▸ Directions:
Extract each line of the entries below that contains the word "from".

▸ Extracted records:
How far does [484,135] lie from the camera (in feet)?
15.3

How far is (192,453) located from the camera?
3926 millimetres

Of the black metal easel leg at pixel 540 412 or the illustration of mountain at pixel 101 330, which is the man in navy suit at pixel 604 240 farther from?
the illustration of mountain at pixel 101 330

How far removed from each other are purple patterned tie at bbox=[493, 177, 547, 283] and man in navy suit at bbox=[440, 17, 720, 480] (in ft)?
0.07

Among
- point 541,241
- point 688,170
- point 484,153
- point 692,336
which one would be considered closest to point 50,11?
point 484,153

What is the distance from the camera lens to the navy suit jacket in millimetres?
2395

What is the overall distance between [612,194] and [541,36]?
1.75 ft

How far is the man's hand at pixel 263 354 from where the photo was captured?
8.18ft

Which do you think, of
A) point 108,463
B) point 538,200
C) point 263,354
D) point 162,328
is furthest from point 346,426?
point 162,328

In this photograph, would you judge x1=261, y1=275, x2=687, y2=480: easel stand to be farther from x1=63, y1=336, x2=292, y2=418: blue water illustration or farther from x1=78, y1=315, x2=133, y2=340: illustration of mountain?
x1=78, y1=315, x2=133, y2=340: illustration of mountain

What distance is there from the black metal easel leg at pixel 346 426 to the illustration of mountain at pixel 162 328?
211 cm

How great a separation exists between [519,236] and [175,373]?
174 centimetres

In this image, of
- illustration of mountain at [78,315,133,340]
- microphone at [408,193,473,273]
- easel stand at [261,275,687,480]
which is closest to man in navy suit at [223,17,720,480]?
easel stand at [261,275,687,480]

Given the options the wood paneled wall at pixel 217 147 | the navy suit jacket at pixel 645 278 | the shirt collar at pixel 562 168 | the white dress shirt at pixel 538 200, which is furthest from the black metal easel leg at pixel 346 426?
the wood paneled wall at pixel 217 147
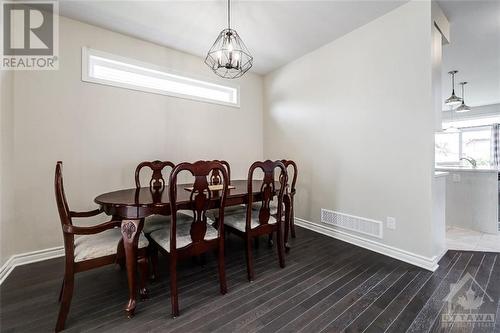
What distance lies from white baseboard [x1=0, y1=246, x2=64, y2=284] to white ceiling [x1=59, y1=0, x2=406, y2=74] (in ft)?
8.60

▸ Worked solution:
How far does [484,135] lie from the camera (in feet)?
How far is (192,453) located from the camera?
Of the black metal easel leg at pixel 540 412 or the illustration of mountain at pixel 101 330, which is the man in navy suit at pixel 604 240 farther from?
How far removed from each other are purple patterned tie at bbox=[493, 177, 547, 283] and man in navy suit at bbox=[440, 17, 720, 480] (in ft)?
What is the distance from the camera lens to the navy suit jacket in millimetres?
How far is the man's hand at pixel 263 354 from where the photo was captured?
is furthest from point 346,426?
In this photograph, would you judge x1=261, y1=275, x2=687, y2=480: easel stand to be farther from x1=63, y1=336, x2=292, y2=418: blue water illustration or farther from x1=78, y1=315, x2=133, y2=340: illustration of mountain?
What distance is there from the black metal easel leg at pixel 346 426 to the illustration of mountain at pixel 162 328?
Given the options the wood paneled wall at pixel 217 147 | the navy suit jacket at pixel 645 278 | the shirt collar at pixel 562 168 | the white dress shirt at pixel 538 200, which is furthest from the black metal easel leg at pixel 346 426?
What distance lies from white baseboard [x1=0, y1=246, x2=64, y2=284] to white ceiling [x1=59, y1=0, x2=406, y2=74] (in ft)?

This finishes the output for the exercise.